*Short exercise*: Return every line of the entries unchanged, from the line that contains "Captured here, based" down to the end of the entries.

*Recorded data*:

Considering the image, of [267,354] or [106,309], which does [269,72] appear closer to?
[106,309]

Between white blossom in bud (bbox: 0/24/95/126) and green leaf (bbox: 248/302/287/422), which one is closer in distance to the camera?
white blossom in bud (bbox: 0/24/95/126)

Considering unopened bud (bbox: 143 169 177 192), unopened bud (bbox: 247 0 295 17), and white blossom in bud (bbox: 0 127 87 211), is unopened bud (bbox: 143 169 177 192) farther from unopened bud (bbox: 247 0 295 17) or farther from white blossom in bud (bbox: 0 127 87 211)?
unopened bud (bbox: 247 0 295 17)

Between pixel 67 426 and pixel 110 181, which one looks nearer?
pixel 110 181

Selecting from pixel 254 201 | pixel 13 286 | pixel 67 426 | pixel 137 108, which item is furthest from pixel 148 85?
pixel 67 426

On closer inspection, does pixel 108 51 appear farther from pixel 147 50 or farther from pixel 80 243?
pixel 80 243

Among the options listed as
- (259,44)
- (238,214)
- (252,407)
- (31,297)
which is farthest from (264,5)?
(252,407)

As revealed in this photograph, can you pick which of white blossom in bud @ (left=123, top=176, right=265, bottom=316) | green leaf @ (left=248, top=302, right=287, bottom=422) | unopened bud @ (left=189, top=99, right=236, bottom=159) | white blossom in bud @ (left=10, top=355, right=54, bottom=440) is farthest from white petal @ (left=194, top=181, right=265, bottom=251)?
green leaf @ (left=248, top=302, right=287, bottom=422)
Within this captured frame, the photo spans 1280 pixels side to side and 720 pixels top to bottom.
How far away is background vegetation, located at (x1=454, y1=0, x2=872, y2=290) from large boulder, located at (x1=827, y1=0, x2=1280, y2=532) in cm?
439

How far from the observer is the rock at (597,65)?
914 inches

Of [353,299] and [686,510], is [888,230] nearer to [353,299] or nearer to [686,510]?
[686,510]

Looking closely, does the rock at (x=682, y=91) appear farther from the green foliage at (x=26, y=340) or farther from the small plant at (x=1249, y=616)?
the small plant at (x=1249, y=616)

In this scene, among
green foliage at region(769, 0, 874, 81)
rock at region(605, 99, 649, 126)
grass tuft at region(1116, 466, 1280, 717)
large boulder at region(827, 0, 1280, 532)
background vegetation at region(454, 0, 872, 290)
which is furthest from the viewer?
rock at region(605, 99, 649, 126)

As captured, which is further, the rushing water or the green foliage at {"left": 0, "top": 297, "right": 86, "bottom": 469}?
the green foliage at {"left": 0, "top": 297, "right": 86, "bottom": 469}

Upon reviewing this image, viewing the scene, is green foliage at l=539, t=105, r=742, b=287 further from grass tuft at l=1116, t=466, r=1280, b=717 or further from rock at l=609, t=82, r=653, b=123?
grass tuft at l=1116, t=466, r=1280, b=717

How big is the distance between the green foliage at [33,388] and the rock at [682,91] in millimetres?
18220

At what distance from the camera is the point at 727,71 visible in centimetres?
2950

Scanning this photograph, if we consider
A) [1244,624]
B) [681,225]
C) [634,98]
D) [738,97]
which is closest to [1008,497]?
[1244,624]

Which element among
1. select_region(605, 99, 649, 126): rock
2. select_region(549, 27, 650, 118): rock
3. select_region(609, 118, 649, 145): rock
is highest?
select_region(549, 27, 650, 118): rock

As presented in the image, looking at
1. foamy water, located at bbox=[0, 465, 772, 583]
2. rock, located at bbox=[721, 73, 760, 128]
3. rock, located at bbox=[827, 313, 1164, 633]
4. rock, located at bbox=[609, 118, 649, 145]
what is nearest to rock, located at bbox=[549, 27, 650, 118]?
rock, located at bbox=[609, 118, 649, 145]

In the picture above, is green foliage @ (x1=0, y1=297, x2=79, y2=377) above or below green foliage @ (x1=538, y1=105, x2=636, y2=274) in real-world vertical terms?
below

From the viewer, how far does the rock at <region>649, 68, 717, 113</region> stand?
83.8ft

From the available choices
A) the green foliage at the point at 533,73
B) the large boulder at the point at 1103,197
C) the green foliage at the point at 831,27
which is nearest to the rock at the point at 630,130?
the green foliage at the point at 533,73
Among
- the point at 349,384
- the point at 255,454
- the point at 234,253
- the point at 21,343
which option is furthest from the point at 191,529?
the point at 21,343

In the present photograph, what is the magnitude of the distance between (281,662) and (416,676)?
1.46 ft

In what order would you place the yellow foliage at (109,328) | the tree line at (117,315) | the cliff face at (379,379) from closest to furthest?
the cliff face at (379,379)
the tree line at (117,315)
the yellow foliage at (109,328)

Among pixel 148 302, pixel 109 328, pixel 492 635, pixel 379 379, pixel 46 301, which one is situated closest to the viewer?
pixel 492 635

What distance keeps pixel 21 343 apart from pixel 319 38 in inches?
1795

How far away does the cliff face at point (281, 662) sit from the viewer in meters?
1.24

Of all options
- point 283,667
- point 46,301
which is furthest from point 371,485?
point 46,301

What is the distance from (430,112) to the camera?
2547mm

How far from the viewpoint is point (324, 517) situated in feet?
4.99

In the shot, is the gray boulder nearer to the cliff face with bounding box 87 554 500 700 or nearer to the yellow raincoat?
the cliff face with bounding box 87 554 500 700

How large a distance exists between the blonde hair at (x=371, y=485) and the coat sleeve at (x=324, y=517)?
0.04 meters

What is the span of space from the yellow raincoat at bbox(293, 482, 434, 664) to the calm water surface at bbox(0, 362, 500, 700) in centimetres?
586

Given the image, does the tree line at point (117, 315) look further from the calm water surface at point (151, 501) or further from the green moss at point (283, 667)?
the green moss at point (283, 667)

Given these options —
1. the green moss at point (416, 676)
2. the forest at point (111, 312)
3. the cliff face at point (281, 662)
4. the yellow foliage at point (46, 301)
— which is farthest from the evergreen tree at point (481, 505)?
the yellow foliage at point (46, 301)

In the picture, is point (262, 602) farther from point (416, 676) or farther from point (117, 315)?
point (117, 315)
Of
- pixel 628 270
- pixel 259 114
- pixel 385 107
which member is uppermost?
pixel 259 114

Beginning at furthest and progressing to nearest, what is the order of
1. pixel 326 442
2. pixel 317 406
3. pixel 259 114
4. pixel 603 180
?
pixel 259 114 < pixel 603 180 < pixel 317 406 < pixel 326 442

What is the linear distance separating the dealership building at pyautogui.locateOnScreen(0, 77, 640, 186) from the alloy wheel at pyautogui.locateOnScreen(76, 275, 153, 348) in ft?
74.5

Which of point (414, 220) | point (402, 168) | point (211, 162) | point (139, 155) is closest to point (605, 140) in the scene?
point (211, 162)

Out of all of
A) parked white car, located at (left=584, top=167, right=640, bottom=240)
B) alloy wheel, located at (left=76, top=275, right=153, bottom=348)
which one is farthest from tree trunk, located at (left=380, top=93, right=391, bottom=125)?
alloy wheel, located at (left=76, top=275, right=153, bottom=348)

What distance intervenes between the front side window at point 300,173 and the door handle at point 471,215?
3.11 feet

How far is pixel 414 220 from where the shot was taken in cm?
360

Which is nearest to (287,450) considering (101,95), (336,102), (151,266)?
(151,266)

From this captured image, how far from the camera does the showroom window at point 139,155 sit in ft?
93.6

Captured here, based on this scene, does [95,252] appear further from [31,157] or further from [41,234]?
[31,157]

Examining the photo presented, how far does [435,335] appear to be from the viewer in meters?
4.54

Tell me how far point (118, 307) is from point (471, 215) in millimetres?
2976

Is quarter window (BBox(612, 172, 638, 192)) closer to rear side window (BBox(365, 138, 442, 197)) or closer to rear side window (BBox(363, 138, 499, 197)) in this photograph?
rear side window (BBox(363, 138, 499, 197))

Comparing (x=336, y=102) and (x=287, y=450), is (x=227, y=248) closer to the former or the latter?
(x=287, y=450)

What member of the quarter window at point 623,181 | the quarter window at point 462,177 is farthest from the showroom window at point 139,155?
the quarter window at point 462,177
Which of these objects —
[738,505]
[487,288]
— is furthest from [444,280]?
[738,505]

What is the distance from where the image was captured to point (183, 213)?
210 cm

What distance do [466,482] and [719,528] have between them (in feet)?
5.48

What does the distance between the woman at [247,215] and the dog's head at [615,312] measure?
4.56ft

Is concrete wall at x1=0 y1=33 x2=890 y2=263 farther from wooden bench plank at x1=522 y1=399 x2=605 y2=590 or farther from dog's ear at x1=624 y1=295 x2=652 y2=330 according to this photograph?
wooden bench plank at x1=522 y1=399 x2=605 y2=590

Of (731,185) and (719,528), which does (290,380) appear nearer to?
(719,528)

*Exercise response*:
Captured here, based on this scene, does [95,252] appear further from [31,157] or further from [41,234]?
[31,157]

Examining the photo presented, how far does [435,335] appear to be from the viewer in meters?
4.54

Tell me how far point (118, 307) is from point (471, 215) in millimetres?
2976

Is quarter window (BBox(612, 172, 638, 192)) closer to rear side window (BBox(365, 138, 442, 197)) or closer to rear side window (BBox(363, 138, 499, 197)) in this photograph?
rear side window (BBox(363, 138, 499, 197))

Comparing (x=336, y=102) and (x=287, y=450), is (x=227, y=248) closer to the former or the latter?
(x=287, y=450)

What member of the quarter window at point 623,181 | the quarter window at point 462,177 is farthest from the showroom window at point 139,155?
the quarter window at point 462,177
Which of these objects —
[738,505]
[487,288]
— is furthest from [444,280]?
[738,505]

What is the distance from where the image was captured to point (183, 213)?
210 cm

What distance do [466,482] and [719,528] have between them (in feet)?
5.48

What does the distance between the woman at [247,215] and the dog's head at [615,312] measure?
4.56ft

Is concrete wall at x1=0 y1=33 x2=890 y2=263 farther from wooden bench plank at x1=522 y1=399 x2=605 y2=590 or farther from dog's ear at x1=624 y1=295 x2=652 y2=330 according to this photograph?
wooden bench plank at x1=522 y1=399 x2=605 y2=590

Of (731,185) and (719,528), which does (290,380) appear nearer to?
(719,528)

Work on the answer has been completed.